James River Coal Co. has released its Q2 financial results, reporting a loss that was smaller than initially expected.

The company introduced cost-cutting measures to mitigate the weak market for coal. Costs at the company declined by 36% in Q2.

Total coal shipments fell 26% to 2.16 million t in Q2, while price/t declined 22% to US$ 69.72/t.

James River Coal sells both metallurgical and thermal coal.

View from analysts

Reuters reported that Analysts at Tudor, Pickering Holt & Co views the company’s low cash burn in Q2 as positive. James River Coal’s available liquidity rose slightly to US$ 108.8 million by the end of June 2013, from US$ 107.2 million as of March 31.

The company’s liquidity had caused concern, with analysts warning James River Coal’s cash balance would struggle to last longer than three to four quarters, unless the market for coal improved.

A weak demand for both metallurgical and thermal coal is damaging coal mining companies. James River Coal warned of prolonged weakness in the metallurgical coal market, caused by a slowdown in growth in China, coupled with oversupply of metallurgical coal.

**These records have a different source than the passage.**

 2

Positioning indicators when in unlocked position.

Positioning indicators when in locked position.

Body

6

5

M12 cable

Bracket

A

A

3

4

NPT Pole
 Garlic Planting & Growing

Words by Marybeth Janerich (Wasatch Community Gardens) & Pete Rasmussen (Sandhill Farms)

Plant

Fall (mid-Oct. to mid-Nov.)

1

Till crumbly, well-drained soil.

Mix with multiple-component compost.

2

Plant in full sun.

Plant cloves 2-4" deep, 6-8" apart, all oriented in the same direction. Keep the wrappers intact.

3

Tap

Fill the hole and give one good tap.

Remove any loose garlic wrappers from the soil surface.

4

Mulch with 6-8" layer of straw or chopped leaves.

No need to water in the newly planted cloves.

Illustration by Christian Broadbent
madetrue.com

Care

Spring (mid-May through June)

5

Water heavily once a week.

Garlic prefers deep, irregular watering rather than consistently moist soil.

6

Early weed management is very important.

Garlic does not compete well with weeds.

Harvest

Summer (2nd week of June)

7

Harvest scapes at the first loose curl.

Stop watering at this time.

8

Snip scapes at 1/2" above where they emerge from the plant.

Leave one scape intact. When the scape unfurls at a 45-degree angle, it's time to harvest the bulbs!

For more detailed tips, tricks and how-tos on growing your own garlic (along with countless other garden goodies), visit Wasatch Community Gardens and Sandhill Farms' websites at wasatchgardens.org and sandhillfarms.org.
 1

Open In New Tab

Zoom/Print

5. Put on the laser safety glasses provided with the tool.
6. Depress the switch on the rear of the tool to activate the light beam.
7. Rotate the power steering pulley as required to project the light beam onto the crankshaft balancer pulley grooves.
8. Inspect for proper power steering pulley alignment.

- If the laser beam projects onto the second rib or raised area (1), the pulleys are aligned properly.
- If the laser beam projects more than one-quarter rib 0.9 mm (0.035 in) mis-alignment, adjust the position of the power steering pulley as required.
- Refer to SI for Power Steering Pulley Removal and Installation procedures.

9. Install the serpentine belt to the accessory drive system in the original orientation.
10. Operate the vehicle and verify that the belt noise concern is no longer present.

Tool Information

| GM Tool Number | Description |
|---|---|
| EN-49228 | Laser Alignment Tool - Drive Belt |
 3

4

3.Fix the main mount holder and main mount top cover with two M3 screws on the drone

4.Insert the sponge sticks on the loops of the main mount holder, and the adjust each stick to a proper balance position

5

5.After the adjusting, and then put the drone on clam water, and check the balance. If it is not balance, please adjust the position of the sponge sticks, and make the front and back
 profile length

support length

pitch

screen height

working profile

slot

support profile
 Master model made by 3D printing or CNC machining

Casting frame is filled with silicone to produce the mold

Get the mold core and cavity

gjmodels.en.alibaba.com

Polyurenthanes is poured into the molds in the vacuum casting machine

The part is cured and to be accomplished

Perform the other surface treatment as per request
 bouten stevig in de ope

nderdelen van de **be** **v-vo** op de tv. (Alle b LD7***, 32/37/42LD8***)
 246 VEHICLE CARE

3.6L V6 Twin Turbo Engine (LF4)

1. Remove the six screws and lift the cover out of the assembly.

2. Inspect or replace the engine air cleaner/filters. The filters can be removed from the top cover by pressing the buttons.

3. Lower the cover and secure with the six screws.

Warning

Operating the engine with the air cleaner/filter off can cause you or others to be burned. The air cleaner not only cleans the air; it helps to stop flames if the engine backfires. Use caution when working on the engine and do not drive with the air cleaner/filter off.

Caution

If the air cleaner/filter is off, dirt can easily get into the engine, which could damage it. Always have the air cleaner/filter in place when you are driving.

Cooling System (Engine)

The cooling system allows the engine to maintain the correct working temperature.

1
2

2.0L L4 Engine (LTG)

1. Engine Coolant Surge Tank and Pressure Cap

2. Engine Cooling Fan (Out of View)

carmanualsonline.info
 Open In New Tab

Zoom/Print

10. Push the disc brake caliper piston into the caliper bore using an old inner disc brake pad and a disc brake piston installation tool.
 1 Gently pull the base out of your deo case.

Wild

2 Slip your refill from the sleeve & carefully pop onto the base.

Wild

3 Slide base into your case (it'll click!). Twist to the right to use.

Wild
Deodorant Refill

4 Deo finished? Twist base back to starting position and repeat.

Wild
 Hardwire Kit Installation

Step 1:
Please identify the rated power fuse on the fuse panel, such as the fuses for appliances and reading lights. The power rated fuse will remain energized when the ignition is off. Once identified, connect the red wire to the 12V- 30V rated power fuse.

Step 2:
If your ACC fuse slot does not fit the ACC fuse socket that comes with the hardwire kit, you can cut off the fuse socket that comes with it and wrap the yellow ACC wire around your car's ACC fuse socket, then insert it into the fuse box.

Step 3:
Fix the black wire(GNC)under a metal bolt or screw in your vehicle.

CEO Peter Socha said in a statement that, “The [metallurgical coal] markets have clearly weakened in the past several months.”

Low demand, new regulation and competition from natural gas

The company has also been negatively affected by a low demand for thermal coal in the US as utilities in the country make the change from coal to cheaper natural gas.

Meanwhile, the threat of regulation from the Obama administration could discourage the use of coal.

Despite President Barack Obama’s plan to introduce new carbon emissions rules for US power plants, James River Coal said that thermal coal markets could improve later this year and into 2014.

Socha continued in his statement to say, “Things are still interesting in the coal industry. [James River Coal] continues to be pleased with mine operations, which are doing an excellent job of managing their people, costs, capital and assets during a difficult time in the coal industry.”

“The coal markets have continued to be soft. The Thermal markets are still weak, but we can see several factors that may lead to improvement later this year and into 2014,” Sacha said.

Several US coal miners, including Alpha Natural Resources, Arch Coal and Peabody Energy Corp., reported significant losses in Q2, appearing to have suffered more from weak prices than James River Coal.

Socha indicated that the company would continue to take steps to cut costs and mitigate the effects of low prices. “We have started to take definitive action to strengthen the balance sheet and improve our liquidity position,” Socha concluded.